[Text passage Boundary: Start]

If you display any inconsistencies between your words and actions, you are denying others the chance to respond naturally to what you are saying or doing.

Fairness
Be fair in your treatment of team members. Work with them to set their personal standards. This will be part of goal setting and performance reviews. Fairness demands that everybody is bound equally by his/her commitment to those standards. Fairness also demands that you hold everyone equally accountable - no excuses for the top salesperson or the manager. Do not blame, but don't excuse away, poor performance. Fairness, in the context of a team, means that you also do your share of the team's work. Don't use your position as manager to keep all the prestigious clients for yourself or to delegate all the dull work elsewhere. 

Empowerment
Empowerment means giving your team members some of your authority and autonomy - without giving it all away. As the manager, you still hold the final authority (usually) and make (most of) the tough decisions. But in empowering your team, you work for a balance between controlling and guiding them. By giving them some authority, you enable them to work more effectively when making decisions and implementing solutions for their customers. Of course, to wield that authority effectively, they also need knowledge and information. 

Courage
Courage is certainly a characteristic that you must cultivate for yourself. As a leader, to be effective with and for your team, you need to have the courage to say and do difficult things. Your job involves dealing with company management, disciplining and firing employees, and giving bad news about sales results or projects. You also need to have the courage to face reality and make others face it by pointing out problems that others prefer to ignore, and by acknowledging your team's errors.

[Text passage Boundary: End]
[Provided data Boundary: Start]

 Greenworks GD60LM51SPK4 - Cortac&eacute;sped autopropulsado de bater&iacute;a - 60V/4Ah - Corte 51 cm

[Provided data Boundary: End]

**What you will do**
1) According to the passage on team leadership, what does fairness in a team context require of the manager in addition to holding everyone equally accountable?
2) Write out the passage on team leadership from "If you display" up to and including "dull work elsewhere.".
3) Write what comes next in the passage on team leadership, picking up after its final sentence.

**Answers in order**
1) The manager must also do a share of the team's work.

2)
If you display any inconsistencies between your words and actions, you are denying others the chance to respond naturally to what you are saying or doing.

Fairness
Be fair in your treatment of team members. Work with them to set their personal standards. This will be part of goal setting and performance reviews. Fairness demands that everybody is bound equally by his/her commitment to those standards. Fairness also demands that you hold everyone equally accountable - no excuses for the top salesperson or the manager. Do not blame, but don't excuse away, poor performance. Fairness, in the context of a team, means that you also do your share of the team's work. Don't use your position as manager to keep all the prestigious clients for yourself or to delegate all the dull work elsewhere.

3)
Vision
However much you empower your team members, your role as manager requires you to lead the team effort to create and pursue a vision. Because you operate outside the team - working closely with company management, for example - and with a broader scope than your team members, you are best suited to formulate the team's vision. The vision, like the team's purpose, should be strategic and grand. It is, after all, the expression of what your team feels most strongly about its purpose. The vision is a motivating force, connected to the overall success of the business. 

Motivation
Motivation is central to your role as team manager. Motivation involves giving encouragement, opportunity, recognition, and occasionally persuasion. 

As a motivator, you make opportunities for the members of your team. Give them the chance to try new things (and the freedom to make mistakes without failing), learn new skills, get the big sale -- and the credit. Do not let individual team members fail; help them overcome mistakes through learning and problem-solving.